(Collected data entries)
▼▼▼

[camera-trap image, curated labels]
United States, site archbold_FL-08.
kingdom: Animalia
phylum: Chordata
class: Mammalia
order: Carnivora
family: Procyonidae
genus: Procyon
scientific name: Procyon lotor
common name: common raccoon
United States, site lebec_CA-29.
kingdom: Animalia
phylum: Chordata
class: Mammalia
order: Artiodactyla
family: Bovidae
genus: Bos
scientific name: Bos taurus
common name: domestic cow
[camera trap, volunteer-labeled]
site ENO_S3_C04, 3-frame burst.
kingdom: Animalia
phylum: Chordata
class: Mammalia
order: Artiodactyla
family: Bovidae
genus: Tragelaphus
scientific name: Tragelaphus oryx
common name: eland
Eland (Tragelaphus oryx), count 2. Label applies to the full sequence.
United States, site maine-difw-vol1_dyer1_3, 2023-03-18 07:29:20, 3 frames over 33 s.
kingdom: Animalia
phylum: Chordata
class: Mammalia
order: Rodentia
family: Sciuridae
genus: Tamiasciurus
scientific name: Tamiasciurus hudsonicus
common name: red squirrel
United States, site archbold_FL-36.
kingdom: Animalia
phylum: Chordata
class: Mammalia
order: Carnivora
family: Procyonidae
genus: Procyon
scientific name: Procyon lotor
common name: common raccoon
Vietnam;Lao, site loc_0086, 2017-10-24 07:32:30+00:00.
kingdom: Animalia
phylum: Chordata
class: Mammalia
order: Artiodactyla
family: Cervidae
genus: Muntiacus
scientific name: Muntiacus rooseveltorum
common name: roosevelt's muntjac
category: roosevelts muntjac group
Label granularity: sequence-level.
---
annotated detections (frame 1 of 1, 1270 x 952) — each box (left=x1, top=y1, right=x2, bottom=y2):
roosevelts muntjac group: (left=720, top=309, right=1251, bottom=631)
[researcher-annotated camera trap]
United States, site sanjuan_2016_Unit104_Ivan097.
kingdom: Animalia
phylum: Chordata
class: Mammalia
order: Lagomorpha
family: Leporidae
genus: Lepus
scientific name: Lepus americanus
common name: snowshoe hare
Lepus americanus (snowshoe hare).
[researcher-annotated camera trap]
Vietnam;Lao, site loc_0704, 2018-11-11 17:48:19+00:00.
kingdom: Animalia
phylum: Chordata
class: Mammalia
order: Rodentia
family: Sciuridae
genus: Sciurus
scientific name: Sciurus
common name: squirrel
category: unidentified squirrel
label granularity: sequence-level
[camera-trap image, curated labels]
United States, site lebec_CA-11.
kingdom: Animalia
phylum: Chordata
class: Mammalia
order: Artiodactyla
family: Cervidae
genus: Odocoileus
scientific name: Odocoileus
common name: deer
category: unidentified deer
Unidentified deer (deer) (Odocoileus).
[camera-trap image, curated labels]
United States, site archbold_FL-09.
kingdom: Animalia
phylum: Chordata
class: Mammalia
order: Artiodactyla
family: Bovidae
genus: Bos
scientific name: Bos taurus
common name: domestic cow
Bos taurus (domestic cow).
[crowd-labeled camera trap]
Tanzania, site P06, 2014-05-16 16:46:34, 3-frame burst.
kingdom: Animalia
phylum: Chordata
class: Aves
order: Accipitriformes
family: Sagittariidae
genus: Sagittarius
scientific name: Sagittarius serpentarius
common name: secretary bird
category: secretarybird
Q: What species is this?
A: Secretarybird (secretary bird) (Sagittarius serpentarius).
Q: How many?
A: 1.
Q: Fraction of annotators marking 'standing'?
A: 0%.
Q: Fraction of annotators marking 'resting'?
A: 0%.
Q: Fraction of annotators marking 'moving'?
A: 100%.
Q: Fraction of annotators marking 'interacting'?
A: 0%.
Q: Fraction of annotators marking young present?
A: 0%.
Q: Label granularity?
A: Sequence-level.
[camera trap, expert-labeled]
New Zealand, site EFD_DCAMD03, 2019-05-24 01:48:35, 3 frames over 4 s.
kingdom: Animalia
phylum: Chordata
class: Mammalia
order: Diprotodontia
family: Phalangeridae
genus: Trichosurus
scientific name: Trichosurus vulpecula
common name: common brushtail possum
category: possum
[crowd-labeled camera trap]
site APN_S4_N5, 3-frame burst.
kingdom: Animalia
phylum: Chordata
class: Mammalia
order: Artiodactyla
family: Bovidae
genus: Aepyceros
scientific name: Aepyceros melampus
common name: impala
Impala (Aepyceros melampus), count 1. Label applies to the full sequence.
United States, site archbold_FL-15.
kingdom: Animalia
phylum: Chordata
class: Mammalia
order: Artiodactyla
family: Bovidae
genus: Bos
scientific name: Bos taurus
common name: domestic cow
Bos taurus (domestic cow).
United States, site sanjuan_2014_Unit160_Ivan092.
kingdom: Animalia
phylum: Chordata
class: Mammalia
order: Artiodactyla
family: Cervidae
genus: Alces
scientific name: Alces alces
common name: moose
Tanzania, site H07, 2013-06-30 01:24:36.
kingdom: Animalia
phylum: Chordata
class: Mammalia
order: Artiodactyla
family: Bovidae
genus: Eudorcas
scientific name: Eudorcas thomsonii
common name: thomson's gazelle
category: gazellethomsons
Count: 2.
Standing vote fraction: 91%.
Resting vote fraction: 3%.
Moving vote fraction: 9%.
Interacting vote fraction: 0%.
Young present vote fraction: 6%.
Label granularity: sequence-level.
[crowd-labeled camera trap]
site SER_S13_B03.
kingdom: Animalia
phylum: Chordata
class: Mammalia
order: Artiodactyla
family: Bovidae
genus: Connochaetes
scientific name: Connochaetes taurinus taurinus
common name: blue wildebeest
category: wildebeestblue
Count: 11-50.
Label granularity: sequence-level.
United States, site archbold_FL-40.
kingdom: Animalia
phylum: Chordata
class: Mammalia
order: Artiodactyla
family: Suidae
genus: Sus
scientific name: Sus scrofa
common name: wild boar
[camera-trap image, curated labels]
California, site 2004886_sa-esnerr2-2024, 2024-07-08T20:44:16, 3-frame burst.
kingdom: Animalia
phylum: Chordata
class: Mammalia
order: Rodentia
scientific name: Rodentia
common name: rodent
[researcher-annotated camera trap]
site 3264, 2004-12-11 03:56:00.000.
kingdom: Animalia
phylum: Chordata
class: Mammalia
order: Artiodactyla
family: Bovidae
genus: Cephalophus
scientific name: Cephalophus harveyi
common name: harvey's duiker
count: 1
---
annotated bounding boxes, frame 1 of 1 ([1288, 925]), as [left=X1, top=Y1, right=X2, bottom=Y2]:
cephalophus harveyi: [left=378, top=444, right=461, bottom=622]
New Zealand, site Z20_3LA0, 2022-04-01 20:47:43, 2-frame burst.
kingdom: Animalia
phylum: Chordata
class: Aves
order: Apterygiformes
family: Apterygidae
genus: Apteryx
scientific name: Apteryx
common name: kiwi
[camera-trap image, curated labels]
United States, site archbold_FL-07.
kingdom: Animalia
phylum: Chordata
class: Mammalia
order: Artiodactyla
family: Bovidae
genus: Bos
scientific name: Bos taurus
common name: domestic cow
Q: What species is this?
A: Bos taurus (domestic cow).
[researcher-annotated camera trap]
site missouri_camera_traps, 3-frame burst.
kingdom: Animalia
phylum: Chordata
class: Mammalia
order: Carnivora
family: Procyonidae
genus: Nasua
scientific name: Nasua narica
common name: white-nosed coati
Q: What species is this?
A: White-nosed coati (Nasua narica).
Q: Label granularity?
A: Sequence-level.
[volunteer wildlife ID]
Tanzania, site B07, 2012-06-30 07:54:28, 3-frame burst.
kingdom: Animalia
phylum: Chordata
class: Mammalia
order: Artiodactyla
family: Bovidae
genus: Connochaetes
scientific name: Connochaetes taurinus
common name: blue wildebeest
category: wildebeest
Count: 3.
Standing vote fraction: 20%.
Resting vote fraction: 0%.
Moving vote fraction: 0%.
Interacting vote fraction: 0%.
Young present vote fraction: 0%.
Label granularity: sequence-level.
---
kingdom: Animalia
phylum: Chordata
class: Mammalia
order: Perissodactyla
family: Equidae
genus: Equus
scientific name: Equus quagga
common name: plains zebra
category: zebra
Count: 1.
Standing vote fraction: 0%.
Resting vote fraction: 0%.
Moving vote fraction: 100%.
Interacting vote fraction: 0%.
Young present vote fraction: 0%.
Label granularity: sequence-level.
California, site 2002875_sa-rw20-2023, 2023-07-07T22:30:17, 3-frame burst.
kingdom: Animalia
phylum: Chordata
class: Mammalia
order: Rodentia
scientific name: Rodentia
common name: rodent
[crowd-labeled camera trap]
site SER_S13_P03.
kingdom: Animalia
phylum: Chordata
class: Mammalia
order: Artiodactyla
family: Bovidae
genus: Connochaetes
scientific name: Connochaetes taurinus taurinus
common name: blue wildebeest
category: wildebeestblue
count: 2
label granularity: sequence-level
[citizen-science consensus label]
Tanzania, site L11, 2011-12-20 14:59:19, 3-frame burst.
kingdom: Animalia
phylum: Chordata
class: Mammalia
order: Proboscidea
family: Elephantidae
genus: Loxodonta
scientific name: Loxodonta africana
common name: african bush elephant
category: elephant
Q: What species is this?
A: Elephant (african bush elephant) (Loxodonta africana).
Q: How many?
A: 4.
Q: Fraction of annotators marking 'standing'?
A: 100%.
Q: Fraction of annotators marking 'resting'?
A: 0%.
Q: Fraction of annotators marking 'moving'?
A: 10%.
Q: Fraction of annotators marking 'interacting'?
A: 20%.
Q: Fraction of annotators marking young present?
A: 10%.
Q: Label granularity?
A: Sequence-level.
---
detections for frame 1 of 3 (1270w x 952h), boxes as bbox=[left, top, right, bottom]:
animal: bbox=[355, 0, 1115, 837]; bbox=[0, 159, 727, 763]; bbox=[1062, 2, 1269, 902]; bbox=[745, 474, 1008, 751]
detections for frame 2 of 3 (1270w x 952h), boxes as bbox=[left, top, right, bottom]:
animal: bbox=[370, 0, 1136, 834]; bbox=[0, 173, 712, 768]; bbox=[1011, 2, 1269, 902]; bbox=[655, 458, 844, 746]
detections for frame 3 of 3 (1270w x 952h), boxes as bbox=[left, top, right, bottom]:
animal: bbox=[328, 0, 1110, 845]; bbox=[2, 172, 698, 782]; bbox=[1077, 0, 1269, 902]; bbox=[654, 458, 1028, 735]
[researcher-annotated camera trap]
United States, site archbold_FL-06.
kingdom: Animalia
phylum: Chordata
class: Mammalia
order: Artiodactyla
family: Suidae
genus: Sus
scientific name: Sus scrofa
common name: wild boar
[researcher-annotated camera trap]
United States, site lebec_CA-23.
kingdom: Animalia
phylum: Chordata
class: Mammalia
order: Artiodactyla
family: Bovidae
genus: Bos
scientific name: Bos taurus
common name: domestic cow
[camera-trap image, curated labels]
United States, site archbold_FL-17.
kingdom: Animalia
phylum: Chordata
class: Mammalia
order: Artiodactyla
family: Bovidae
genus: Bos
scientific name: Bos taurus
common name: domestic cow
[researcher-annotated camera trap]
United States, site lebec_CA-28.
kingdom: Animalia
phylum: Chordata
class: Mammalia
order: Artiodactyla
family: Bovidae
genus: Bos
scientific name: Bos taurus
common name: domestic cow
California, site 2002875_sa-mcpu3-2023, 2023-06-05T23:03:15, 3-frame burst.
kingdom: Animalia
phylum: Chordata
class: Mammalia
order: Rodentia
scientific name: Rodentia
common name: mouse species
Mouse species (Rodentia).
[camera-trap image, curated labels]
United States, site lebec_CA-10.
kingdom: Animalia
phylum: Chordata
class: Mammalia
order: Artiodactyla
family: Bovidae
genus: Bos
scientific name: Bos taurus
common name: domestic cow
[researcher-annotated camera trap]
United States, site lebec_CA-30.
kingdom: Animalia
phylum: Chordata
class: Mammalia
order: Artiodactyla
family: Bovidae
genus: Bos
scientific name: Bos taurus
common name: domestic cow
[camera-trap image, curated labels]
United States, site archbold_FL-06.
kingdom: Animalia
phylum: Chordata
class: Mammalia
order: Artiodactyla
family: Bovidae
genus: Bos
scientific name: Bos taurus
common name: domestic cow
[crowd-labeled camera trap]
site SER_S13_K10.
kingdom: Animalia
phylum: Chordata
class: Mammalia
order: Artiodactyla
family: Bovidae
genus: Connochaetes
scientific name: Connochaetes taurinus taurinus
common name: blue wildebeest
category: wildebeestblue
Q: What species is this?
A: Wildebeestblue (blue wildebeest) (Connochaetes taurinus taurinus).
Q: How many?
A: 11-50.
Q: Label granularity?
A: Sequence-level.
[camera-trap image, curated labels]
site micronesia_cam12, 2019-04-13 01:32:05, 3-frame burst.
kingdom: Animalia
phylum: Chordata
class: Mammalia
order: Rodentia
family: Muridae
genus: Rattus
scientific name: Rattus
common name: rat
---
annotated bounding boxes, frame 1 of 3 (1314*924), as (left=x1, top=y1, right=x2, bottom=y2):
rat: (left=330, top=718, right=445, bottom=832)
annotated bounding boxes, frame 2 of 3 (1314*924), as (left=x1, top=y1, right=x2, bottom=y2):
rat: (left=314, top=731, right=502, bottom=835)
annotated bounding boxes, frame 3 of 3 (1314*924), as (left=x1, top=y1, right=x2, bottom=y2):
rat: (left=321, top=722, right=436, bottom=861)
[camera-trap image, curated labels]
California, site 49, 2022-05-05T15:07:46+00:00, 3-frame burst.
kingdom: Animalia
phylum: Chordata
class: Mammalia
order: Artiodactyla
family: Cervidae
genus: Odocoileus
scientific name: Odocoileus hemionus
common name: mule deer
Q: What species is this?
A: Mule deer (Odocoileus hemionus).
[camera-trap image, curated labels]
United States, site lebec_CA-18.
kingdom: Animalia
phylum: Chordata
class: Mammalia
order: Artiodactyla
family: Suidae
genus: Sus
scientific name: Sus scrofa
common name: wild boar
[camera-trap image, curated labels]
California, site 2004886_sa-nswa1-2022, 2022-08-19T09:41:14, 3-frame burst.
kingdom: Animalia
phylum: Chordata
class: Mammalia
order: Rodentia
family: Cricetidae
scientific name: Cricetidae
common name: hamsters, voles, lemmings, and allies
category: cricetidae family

▲▲▲

» **TASK OBJECTIVE**
Quote exactly the first line of the data and every line after it through the one holding "[camera trap, volunteer-labeled]".

» **SOLUTION TO THIS PROBLEM**
[camera-trap image, curated labels]
United States, site archbold_FL-08.
kingdom: Animalia
phylum: Chordata
class: Mammalia
order: Carnivora
family: Procyonidae
genus: Procyon
scientific name: Procyon lotor
common name: common raccoon
United States, site lebec_CA-29.
kingdom: Animalia
phylum: Chordata
class: Mammalia
order: Artiodactyla
family: Bovidae
genus: Bos
scientific name: Bos taurus
common name: domestic cow
[camera trap, volunteer-labeled]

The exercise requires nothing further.